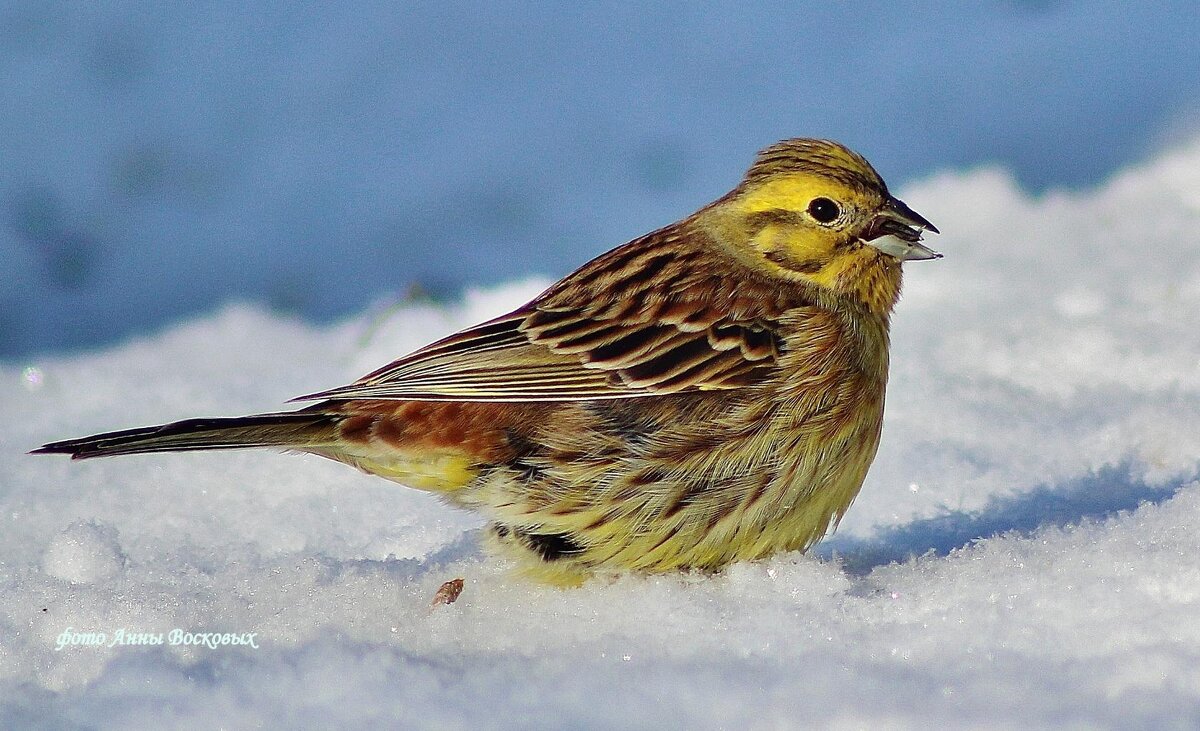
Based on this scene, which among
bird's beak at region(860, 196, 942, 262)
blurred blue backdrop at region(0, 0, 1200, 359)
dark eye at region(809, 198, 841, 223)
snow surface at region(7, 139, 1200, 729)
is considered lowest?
snow surface at region(7, 139, 1200, 729)

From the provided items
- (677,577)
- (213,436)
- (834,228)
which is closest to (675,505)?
(677,577)

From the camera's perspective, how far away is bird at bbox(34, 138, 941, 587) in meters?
3.51

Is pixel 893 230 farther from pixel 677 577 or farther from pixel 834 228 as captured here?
pixel 677 577

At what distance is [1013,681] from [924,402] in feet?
8.14

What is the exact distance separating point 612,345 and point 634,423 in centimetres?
26

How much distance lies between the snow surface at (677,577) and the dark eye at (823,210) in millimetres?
949

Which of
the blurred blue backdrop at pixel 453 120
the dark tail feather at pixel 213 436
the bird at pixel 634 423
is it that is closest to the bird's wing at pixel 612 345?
the bird at pixel 634 423

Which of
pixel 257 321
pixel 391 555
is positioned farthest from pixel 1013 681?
pixel 257 321

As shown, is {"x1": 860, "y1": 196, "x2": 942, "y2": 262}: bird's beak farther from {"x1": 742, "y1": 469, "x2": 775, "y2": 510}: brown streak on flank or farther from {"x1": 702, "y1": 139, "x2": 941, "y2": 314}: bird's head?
{"x1": 742, "y1": 469, "x2": 775, "y2": 510}: brown streak on flank

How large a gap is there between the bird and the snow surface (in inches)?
5.5

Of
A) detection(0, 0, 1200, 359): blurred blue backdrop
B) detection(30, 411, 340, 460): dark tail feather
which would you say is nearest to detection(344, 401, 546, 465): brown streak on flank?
detection(30, 411, 340, 460): dark tail feather

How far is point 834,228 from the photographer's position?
4012 millimetres

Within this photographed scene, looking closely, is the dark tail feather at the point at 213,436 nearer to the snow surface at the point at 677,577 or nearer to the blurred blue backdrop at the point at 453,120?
the snow surface at the point at 677,577

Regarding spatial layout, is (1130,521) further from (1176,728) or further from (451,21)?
(451,21)
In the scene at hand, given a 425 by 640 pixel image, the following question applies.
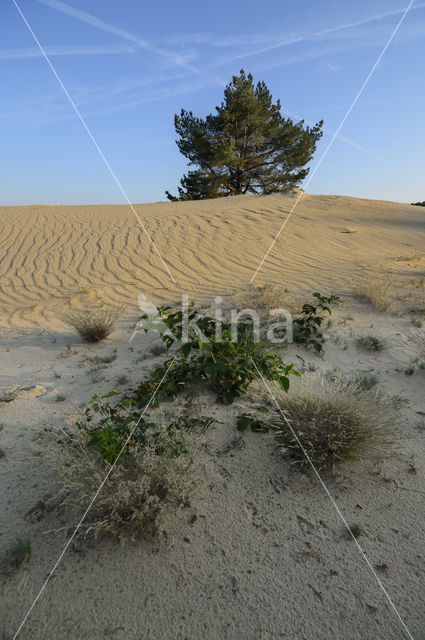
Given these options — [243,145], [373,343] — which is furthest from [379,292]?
[243,145]

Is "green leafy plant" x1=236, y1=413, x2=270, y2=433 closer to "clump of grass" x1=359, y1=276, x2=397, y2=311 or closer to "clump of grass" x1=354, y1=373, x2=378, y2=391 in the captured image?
"clump of grass" x1=354, y1=373, x2=378, y2=391

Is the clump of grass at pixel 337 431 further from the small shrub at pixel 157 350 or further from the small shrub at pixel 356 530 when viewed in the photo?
the small shrub at pixel 157 350

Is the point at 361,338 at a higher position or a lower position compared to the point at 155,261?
A: lower

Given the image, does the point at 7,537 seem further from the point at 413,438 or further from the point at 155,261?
the point at 155,261

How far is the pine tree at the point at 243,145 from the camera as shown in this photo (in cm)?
1798

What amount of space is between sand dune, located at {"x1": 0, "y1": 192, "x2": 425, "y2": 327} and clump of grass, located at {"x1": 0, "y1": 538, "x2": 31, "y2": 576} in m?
3.95

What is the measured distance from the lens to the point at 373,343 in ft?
13.5

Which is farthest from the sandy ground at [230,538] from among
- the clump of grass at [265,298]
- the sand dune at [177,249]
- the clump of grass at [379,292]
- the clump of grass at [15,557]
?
the sand dune at [177,249]

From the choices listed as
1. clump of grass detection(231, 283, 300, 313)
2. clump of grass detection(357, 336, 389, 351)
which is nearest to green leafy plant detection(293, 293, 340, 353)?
clump of grass detection(357, 336, 389, 351)

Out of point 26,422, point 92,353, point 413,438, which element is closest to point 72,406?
point 26,422

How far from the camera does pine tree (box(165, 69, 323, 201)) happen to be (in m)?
18.0

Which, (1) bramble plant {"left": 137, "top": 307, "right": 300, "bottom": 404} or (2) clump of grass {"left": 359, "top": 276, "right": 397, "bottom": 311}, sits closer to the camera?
(1) bramble plant {"left": 137, "top": 307, "right": 300, "bottom": 404}

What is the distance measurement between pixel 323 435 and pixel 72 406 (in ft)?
7.26

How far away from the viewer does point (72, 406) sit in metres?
3.14
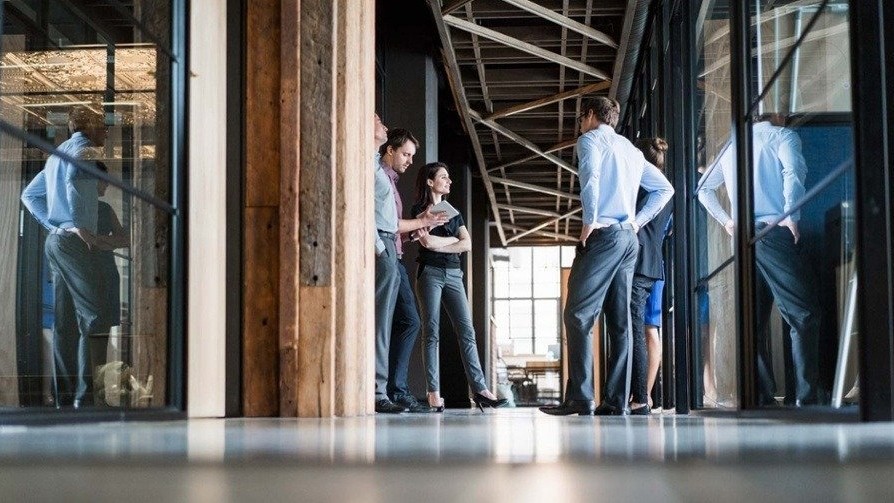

____________________

Please repeat all the records above word for word, leaving out the pictures.

**Written answer:**
Based on this scene, which among
bird's beak at region(860, 196, 942, 262)
blurred blue backdrop at region(0, 0, 1200, 359)
dark eye at region(809, 198, 841, 223)
snow surface at region(7, 139, 1200, 729)
is considered lowest?
snow surface at region(7, 139, 1200, 729)

From the provided items
- (677,577)
- (213,436)
- (834,228)
which is closest to (675,505)?
(677,577)

From the camera's perspective, how far away is bird at bbox(34, 138, 941, 587) in meters?
3.51

Is pixel 893 230 farther from pixel 677 577 or farther from pixel 834 228 as captured here?
pixel 677 577

At what distance is [1013,681] from [924,402] in feet?
8.14

What is the exact distance separating point 612,345 and point 634,423 in centimetres?
26

How much distance lies between the snow surface at (677,577) and the dark eye at (823,210) in millimetres?
949

Which of
the blurred blue backdrop at pixel 453 120
the dark tail feather at pixel 213 436
the bird at pixel 634 423
is it that is closest to the bird's wing at pixel 612 345?
the bird at pixel 634 423

Which of
pixel 257 321
pixel 391 555
is positioned farthest from pixel 1013 681?
pixel 257 321

As shown, is {"x1": 860, "y1": 196, "x2": 942, "y2": 262}: bird's beak farther from {"x1": 742, "y1": 469, "x2": 775, "y2": 510}: brown streak on flank or farther from {"x1": 702, "y1": 139, "x2": 941, "y2": 314}: bird's head?
{"x1": 742, "y1": 469, "x2": 775, "y2": 510}: brown streak on flank

How large a gap is there between the bird and the snow surface (in inches)?
5.5

Of
A) detection(0, 0, 1200, 359): blurred blue backdrop
B) detection(30, 411, 340, 460): dark tail feather
which would you say is nearest to detection(344, 401, 546, 465): brown streak on flank?
detection(30, 411, 340, 460): dark tail feather

How far is point 834,228 from the photographer's position?
4012 millimetres

Within this photographed scene, looking closely, is the dark tail feather at the point at 213,436 nearer to the snow surface at the point at 677,577 or nearer to the blurred blue backdrop at the point at 453,120?
the snow surface at the point at 677,577

Regarding spatial layout, is (1130,521) further from (1176,728) or further from (451,21)?
(451,21)
In the scene at hand, given a 425 by 640 pixel image, the following question applies.
Given these options — [243,145], [373,343] — which is furthest from [379,292]?
[243,145]

Is "green leafy plant" x1=236, y1=413, x2=270, y2=433 closer to "clump of grass" x1=359, y1=276, x2=397, y2=311 or closer to "clump of grass" x1=354, y1=373, x2=378, y2=391 in the captured image?
"clump of grass" x1=354, y1=373, x2=378, y2=391

Is the clump of grass at pixel 337 431 further from the small shrub at pixel 157 350 or further from the small shrub at pixel 356 530 when viewed in the photo?
the small shrub at pixel 157 350

Is the point at 361,338 at a higher position or a lower position compared to the point at 155,261?
A: lower

Given the image, does the point at 7,537 seem further from the point at 413,438 or further from the point at 155,261?
the point at 155,261

How far is the pine tree at the point at 243,145 from the camera as shown in this photo (in cm)?
1798

What amount of space is between sand dune, located at {"x1": 0, "y1": 192, "x2": 425, "y2": 327} and clump of grass, located at {"x1": 0, "y1": 538, "x2": 31, "y2": 576} in m?
3.95

What is the measured distance from the lens to the point at 373,343 in ft?
13.5

Which is farthest from the sandy ground at [230,538] from among
- the clump of grass at [265,298]
- the sand dune at [177,249]
- the clump of grass at [379,292]
- the clump of grass at [15,557]
?
the sand dune at [177,249]

From the choices listed as
1. clump of grass detection(231, 283, 300, 313)
2. clump of grass detection(357, 336, 389, 351)
which is nearest to green leafy plant detection(293, 293, 340, 353)?
clump of grass detection(357, 336, 389, 351)

Out of point 26,422, point 92,353, point 413,438, which element is closest to point 72,406?
point 26,422

How far from the camera does pine tree (box(165, 69, 323, 201)) happen to be (in m)?
18.0

Which, (1) bramble plant {"left": 137, "top": 307, "right": 300, "bottom": 404} or (2) clump of grass {"left": 359, "top": 276, "right": 397, "bottom": 311}, sits closer to the camera?
(1) bramble plant {"left": 137, "top": 307, "right": 300, "bottom": 404}

What is the distance measurement between pixel 323 435 and pixel 72 406 (in ft)?
7.26

How far away from the viewer does point (72, 406) sit in metres?
3.14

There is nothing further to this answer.